Elsewhere in Edinburgh, many galleries that are included in EAF's programme keep their exhibitions open after the festival ends on 25 August. Highlights include: Tayo Adekunle’s exhibition Stories of the Unseen at Edinburgh Printmakers (until 10 Nov), an exciting opportunity to see the works of El Anatsui at Talbot Rice (until 29 Sep) and the first ever Scottish solo show by Ghanaian artist Ibrahim Mahama at Fruitmarket, famous for his evocative large-scale installations that speak to the cultural and social effects of post-colonialism (until 6 Oct).
There is also plenty to see away from Edinburgh, particularly in some of Scotland’s coastal and rural areas. At the recently opened Wyllieum in Greenock, Angelo Picozzi will present a series of works reflecting on George Wyllie’s wartime experiences and the visit he made to Hiroshima a few months after the dropping of the atomic bomb which devastated the city. Dates to be confirmed – check The Wyllieum’s website for further details.

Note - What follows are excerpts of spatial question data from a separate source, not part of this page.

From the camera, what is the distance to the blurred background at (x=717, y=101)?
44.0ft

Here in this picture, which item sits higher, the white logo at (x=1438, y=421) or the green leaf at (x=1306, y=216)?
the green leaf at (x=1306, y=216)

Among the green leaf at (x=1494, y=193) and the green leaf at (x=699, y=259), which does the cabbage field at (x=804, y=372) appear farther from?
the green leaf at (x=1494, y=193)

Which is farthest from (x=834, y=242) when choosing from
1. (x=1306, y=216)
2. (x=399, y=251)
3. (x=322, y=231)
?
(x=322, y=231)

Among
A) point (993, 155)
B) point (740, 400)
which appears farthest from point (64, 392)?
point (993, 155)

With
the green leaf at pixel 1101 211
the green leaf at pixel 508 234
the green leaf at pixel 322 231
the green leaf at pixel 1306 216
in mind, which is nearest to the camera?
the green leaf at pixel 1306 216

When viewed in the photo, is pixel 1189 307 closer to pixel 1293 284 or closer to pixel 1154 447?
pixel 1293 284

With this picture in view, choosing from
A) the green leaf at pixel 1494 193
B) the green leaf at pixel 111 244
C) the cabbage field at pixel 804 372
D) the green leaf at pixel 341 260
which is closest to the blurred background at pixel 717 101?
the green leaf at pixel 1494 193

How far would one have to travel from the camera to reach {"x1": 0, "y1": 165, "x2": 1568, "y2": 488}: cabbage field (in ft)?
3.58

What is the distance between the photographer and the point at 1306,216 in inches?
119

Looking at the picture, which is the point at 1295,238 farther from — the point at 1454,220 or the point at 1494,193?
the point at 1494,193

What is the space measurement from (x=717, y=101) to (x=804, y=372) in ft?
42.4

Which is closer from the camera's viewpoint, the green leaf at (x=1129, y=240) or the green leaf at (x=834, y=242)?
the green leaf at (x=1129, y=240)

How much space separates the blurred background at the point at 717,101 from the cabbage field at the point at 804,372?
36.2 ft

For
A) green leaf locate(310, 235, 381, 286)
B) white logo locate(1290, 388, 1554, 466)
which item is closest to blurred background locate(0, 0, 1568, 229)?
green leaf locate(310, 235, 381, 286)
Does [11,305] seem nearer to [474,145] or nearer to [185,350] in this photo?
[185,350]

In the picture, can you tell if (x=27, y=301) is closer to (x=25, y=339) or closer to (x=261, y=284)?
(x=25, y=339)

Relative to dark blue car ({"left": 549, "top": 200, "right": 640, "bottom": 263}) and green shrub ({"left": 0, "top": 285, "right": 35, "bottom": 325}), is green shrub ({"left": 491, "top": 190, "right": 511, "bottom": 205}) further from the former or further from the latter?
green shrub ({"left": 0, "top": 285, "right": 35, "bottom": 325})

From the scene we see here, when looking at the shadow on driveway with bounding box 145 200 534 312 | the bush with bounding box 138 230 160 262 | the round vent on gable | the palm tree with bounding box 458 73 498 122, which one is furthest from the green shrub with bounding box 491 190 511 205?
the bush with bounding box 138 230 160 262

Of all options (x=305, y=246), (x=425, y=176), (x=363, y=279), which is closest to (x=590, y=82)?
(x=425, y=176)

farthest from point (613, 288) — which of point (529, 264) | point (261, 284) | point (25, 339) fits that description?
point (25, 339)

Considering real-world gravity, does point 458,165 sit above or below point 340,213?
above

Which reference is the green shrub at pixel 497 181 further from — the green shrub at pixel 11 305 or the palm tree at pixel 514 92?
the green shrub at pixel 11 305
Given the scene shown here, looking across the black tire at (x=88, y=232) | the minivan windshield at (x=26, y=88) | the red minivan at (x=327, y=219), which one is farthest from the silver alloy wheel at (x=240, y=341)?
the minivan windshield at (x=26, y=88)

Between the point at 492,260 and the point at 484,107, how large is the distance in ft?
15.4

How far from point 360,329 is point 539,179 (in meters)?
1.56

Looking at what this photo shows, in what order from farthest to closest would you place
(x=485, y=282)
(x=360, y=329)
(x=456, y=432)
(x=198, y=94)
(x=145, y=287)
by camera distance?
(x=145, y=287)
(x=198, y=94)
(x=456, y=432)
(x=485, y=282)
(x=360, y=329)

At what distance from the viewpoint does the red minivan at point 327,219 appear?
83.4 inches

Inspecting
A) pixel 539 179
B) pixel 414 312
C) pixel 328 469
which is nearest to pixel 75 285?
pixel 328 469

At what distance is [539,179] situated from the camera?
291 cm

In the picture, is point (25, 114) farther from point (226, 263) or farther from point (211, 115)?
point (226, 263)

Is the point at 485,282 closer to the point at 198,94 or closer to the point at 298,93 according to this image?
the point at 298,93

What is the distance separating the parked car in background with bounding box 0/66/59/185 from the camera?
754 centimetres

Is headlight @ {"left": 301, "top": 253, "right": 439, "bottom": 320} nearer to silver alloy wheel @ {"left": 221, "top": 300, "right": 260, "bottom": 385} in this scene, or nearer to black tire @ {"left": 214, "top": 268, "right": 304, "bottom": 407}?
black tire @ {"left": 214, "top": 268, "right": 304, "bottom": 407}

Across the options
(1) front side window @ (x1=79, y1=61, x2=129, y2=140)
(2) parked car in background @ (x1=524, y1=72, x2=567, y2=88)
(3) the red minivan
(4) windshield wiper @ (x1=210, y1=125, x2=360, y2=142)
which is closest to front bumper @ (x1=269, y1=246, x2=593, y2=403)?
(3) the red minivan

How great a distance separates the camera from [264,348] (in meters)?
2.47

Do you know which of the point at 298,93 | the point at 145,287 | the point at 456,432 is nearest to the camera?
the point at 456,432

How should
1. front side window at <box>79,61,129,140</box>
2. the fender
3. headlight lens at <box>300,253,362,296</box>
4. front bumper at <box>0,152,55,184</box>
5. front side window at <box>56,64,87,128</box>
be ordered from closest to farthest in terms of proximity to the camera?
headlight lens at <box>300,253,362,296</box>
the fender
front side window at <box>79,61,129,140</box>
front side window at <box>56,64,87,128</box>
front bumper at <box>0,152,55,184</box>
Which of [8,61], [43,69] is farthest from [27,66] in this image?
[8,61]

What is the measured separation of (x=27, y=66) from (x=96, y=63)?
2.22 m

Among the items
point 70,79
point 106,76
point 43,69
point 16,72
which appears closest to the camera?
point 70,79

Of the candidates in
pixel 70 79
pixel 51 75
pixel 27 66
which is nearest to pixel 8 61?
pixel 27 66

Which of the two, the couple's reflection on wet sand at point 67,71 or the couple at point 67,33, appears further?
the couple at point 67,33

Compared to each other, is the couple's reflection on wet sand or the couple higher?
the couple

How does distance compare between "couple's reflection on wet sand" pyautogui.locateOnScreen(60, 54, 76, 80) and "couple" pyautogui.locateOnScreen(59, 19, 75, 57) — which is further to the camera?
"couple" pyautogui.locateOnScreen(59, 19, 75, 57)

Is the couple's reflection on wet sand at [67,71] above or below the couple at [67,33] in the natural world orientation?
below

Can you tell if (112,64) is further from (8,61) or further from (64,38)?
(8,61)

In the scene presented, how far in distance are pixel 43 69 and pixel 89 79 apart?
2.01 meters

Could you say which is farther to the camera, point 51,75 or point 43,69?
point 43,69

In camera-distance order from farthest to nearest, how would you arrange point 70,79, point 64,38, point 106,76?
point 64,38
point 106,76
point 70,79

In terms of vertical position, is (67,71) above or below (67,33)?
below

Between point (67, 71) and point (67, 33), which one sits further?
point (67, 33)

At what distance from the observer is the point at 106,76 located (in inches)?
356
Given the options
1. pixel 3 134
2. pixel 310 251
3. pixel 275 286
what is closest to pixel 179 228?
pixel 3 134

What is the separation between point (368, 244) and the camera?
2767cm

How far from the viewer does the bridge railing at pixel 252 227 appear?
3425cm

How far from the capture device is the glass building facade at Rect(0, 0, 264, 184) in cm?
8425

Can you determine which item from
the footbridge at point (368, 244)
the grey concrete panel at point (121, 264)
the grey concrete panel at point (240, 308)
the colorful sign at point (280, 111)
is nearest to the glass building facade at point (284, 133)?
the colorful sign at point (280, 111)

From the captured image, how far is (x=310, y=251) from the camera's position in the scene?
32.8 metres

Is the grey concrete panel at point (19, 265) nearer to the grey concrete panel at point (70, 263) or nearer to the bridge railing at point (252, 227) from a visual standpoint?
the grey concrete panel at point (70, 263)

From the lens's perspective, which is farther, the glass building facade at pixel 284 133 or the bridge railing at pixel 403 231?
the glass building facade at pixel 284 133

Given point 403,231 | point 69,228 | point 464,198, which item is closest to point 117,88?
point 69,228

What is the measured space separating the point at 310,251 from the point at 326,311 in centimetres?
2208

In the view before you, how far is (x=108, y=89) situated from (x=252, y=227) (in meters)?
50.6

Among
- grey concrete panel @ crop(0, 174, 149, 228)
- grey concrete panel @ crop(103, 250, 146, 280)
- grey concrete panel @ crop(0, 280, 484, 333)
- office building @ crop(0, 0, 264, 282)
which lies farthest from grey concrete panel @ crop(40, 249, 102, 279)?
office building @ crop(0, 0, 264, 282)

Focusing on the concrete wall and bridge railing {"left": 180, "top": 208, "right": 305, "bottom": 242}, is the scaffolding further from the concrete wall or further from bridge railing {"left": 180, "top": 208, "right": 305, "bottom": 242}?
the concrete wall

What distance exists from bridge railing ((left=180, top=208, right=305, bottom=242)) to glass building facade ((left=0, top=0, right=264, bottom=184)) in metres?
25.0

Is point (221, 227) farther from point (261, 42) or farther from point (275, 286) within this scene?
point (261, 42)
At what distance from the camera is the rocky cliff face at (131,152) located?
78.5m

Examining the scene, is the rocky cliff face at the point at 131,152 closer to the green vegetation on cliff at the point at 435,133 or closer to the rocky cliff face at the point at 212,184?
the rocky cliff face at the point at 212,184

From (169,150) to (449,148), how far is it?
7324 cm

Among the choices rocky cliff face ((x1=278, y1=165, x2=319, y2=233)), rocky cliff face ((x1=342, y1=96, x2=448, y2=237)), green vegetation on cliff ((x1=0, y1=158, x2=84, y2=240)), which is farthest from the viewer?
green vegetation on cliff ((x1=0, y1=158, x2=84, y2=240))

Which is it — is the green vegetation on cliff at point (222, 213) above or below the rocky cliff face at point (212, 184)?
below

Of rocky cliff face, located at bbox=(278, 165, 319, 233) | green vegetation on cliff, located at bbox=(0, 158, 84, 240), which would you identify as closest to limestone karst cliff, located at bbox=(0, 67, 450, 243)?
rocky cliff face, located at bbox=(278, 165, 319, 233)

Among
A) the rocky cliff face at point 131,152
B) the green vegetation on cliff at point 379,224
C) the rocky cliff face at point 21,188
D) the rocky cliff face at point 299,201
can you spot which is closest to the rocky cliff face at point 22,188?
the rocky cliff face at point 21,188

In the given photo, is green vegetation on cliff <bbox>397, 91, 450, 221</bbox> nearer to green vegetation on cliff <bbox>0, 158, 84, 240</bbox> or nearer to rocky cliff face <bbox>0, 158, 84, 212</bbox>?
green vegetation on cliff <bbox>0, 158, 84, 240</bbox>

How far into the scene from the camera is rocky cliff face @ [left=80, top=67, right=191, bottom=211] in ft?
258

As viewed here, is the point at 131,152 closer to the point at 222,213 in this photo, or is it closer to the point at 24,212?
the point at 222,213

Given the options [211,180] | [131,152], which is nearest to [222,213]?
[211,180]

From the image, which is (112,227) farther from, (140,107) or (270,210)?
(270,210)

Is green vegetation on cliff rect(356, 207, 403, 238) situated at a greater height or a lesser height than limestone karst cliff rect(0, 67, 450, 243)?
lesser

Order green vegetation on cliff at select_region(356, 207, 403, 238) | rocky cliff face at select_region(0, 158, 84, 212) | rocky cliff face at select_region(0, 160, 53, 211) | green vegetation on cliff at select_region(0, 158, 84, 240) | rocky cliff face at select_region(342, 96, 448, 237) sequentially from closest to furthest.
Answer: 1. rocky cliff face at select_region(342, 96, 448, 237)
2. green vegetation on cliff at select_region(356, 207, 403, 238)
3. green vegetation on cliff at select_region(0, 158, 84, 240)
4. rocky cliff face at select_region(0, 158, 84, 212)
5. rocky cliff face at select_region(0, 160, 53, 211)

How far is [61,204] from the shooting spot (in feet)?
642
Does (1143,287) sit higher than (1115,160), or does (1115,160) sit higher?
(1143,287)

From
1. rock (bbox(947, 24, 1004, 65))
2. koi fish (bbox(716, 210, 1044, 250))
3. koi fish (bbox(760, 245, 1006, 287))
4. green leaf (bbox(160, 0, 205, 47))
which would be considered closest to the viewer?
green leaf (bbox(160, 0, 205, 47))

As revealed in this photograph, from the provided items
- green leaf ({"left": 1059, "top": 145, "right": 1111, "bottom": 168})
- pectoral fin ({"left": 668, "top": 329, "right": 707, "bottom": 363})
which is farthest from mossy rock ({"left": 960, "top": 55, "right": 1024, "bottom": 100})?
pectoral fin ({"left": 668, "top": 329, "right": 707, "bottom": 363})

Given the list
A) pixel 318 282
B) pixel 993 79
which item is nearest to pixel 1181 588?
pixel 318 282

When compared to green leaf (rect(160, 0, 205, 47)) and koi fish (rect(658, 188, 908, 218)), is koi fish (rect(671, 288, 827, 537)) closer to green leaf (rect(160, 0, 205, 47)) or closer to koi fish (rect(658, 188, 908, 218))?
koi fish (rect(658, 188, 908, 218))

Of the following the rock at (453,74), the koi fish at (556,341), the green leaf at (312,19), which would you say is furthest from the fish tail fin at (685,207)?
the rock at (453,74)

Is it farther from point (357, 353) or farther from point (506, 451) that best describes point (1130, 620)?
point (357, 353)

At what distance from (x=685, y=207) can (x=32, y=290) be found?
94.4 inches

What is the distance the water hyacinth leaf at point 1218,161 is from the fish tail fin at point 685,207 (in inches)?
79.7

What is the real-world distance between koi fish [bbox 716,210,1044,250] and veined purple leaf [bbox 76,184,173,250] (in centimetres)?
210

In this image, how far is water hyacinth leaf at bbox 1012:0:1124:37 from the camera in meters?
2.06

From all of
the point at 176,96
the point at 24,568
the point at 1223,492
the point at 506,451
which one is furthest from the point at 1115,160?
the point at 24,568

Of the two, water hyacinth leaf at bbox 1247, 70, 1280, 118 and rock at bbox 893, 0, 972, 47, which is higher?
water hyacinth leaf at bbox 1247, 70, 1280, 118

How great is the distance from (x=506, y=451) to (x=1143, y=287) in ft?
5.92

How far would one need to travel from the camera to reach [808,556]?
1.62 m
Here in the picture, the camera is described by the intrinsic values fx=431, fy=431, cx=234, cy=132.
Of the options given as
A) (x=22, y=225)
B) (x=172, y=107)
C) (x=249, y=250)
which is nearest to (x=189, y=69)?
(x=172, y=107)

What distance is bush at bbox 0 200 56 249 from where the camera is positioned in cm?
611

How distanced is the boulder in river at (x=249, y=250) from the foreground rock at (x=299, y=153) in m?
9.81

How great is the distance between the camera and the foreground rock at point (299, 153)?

In Dumfries and Galloway, Cample Line launches two exhibitions for the summer. The first, by Turkish artist Aslı Çavuşoğlu, centres on a 2020 textile work titled Pink as a Cabbage/ Green as an Onion/ Blue as an Orange, produced in collaboration with fifteen Turkish agricultural cooperatives and associations using the produce that they cultivate. At the same time, visitors can catch Scottish artist Claire Barclay’s exhibition RAWLESS, which sees Barclay engage with the raw materials, land practices and machinery traditionally associated with wool production in a new installation. Both exhibitions continue until 8 September.
Opening on the last day of August, Mount Stuart presents a solo show by Irish artist Oisín Byrne, his first time exhibiting in Scotland. The starting point for Byrne’s project is of the less well-known collections at Mount Stuart: its Gaelic and Irish books and pamphlets. Continues until 20 October.